Преувеличенный кивок.
Мы в Мэдисон-сквер-гарден. Все билеты на концерт Vampire Weekend проданы, что довольно неожиданно для такой музыки на любителя, авторы которой когда-то путешествовали с предвыборным караваном Берни Сандерса.
— Не, я ничего не чувствую, — смеюсь я, указывая на свой нос и потрясывая ладонью.
Некоторые пациенты с болезнью Паркинсона полностью лишаются обоняния, но я могу улавливать кое-какие запахи. Заведите меня с повязкой на глазах в конюшню, и мои рецепторы все-таки позволят мне задать вопрос о том, где же пони. Но сегодня nada, ничего, никакого запаха травки. Конечно, сенсорная депривация — это прискорбно, но я страдаю ей с самого начала заболевания, поэтому она стала для меня новой нормой. Пострадал у меня и вкус, но, на удивление, не аппетит, видимо, из-за отцовских генов.
Группа выступает потрясающе: гитарист мирового класса, два ударника и великолепный басист задают гениальный и заразительный ритм. Слева от меня пританцовывают двое из трех наших дочерей, Скайлер и Эсме. Сэм в Лос-Анджелесе, а Аквинна работает (рекламный мир не знает выходных). Справа от меня Трейси впитывает музыку всем телом, а потом выдает наружу, крутя бедрами, взмахивая руками и тряся задницей. Эта девушка умеет танцевать.

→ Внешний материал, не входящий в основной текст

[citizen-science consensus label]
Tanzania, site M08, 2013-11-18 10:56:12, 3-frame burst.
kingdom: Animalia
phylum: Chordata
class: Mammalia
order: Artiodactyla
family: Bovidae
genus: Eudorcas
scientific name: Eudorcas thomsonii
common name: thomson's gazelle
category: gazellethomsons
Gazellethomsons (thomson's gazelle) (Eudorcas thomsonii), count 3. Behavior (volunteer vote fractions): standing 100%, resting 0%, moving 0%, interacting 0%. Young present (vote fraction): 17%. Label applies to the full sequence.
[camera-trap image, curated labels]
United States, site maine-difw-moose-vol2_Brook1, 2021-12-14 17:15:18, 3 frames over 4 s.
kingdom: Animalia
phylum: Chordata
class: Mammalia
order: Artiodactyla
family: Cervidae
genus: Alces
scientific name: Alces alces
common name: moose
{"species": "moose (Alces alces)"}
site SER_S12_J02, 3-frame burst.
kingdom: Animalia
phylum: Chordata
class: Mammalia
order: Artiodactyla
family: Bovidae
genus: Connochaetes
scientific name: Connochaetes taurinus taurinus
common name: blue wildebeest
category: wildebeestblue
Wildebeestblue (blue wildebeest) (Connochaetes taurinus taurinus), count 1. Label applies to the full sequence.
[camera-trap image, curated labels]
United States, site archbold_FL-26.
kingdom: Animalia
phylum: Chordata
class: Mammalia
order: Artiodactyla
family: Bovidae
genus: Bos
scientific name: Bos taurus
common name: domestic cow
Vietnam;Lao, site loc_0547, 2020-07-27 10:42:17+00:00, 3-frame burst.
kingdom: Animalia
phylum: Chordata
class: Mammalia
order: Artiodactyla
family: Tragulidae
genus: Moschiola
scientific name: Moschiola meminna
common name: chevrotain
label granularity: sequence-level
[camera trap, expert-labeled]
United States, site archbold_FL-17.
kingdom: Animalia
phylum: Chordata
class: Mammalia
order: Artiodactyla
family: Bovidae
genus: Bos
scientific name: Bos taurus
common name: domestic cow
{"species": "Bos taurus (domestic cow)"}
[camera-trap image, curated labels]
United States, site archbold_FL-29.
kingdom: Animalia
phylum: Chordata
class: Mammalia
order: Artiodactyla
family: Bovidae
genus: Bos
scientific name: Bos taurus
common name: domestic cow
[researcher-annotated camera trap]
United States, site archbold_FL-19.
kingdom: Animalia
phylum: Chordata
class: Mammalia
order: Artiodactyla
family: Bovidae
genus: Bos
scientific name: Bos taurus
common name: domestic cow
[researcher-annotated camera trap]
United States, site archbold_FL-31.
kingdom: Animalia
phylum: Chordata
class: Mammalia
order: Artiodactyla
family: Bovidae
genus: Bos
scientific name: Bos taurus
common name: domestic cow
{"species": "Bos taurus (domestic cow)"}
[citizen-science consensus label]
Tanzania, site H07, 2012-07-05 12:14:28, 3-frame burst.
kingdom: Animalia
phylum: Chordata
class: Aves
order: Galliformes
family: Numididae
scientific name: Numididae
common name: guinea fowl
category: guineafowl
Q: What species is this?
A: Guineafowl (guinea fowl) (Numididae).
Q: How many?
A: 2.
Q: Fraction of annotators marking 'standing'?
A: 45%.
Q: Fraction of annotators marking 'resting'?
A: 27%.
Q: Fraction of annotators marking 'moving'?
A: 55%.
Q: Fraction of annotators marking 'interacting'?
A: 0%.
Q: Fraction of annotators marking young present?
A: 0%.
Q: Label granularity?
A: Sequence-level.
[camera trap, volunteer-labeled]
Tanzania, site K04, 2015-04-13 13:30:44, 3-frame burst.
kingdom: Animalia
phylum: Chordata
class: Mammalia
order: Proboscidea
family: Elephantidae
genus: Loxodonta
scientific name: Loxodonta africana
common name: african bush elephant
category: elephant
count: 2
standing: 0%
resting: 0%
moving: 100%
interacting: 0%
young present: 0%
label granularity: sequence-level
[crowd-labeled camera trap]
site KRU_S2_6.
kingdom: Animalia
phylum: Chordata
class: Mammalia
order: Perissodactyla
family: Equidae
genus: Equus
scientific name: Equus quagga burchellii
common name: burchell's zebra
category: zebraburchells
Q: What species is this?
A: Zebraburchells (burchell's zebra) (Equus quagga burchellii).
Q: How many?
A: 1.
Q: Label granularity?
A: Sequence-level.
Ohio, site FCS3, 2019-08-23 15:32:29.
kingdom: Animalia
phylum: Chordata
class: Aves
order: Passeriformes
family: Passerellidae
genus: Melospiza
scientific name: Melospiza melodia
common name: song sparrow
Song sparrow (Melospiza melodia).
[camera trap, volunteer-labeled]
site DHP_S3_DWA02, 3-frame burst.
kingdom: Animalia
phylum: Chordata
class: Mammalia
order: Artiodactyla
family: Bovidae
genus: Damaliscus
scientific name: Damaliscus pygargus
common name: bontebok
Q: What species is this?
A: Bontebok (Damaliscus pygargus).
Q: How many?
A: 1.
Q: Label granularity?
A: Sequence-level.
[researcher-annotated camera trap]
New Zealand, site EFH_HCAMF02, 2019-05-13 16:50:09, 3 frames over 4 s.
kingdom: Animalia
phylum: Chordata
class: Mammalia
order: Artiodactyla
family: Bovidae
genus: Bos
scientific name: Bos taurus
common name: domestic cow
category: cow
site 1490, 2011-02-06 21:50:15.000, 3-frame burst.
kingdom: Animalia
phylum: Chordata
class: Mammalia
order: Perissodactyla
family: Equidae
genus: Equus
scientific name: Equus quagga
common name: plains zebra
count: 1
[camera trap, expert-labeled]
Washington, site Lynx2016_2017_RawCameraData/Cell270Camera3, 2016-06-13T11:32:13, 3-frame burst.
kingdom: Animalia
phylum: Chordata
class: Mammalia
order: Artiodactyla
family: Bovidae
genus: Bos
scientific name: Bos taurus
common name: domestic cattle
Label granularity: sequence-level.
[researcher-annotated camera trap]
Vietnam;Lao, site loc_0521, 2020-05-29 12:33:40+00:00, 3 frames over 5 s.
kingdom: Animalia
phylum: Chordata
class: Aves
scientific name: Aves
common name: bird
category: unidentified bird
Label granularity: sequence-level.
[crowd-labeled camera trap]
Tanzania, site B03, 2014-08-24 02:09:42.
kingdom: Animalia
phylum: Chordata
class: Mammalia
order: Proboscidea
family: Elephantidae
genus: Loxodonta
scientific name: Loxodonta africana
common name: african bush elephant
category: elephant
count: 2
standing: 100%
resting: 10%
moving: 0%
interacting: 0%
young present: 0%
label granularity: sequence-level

А я вот нет. Танцы мне никогда не давались, и все удачные движения были исключительно случайными. Трейси танцует на всех концертах, на которые мы ходим, и это определило мое решение пойти сегодня с ними. Мне нелегко посещать публичные мероприятия, и отнюдь не из-за известности и опасений быть узнанным, а из-за простой логистики. Завсегдатай Мэдисон-сквер-гарден на протяжении многих лет, я посетил тут массу боев, игр «Рейнджеров» и «Никсов» и дюжины концертов. Мы ходили на Rolling Stones, U-2, Pearl Jam, Спрингстина, а как-то, вечером пятницы, мои дочери даже затащили меня на Кэти Перри. Я знаю большинство охранников внешне, а многих и по имени, и они сразу меня выдают, стоит мне явиться. Поскольку теперь я не могу безопасно лавировать в толпе зрителей и преодолевать длинные коридоры всемирно известногоконцертного зала на своих двоих, они предоставляют мне инвалидное кресло и провозят по тайным ходам в сопровождении почетного эскорта.
В последнее время я стал относиться к инвалидному креслу спокойно. Я вижу в нем не своего тирана, а просто инструмент. Мне удалось наладить жизнь так, чтобы болезнь не определяла ее, поэтому я больше не испытываю тревоги при виде обычного стула на колесиках. Франклин Делано Рузвельт не позволил бы себя фотографировать в инвалидном кресле. И Кеннеди тоже. Но мне наплевать. Я же не президент. Мне не надо беспокоиться о том, что Гитлер или Кастро узнают о моих недугах. Я просто актер на пенсии, который хочет пойти на концерт с женой и деть-ми. Ну или поехать.
Охранник, великолепно управляющийся с коляской, поддерживает тот же ритм ходьбы, что и Трейси с девочками, да еще обсуждает с ними последние сплетни про нью-йоркских «Рейнджерс». Он провожает нас к нашей ложе. Я встаю с кресла — и никого это не удивляет. Несколько осторожных шагов по металлическим ступенькам, и я опускаю зад в кресло. Миссия выполнена. Я принимаю тот факт, что мне не обойтись без свиты, в то же время я являюсь ее частью. Я стараюсь вносить свой вклад и быть порядочным гражданином. Мне повезло быть здесь, с людьми, которых я люблю. Усилия окупились на 100 % — музыка, девочки и, конечно же, Трейси.
Между песнями Эсме и Скайлер вскакивают с кресел и вскоре возвращаются с бумажными шляпами Vampire Weekend. Они выглядят смешными и очень красивыми. Трейси показывает им большой палец, не прекращая танцевать. Она на ногах весь вечер, в полном слиянии с музыкой, и больше похожа на мою девушку, с которой мы встречаемся пару недель, а не жену, с которой прожито больше 30 лет.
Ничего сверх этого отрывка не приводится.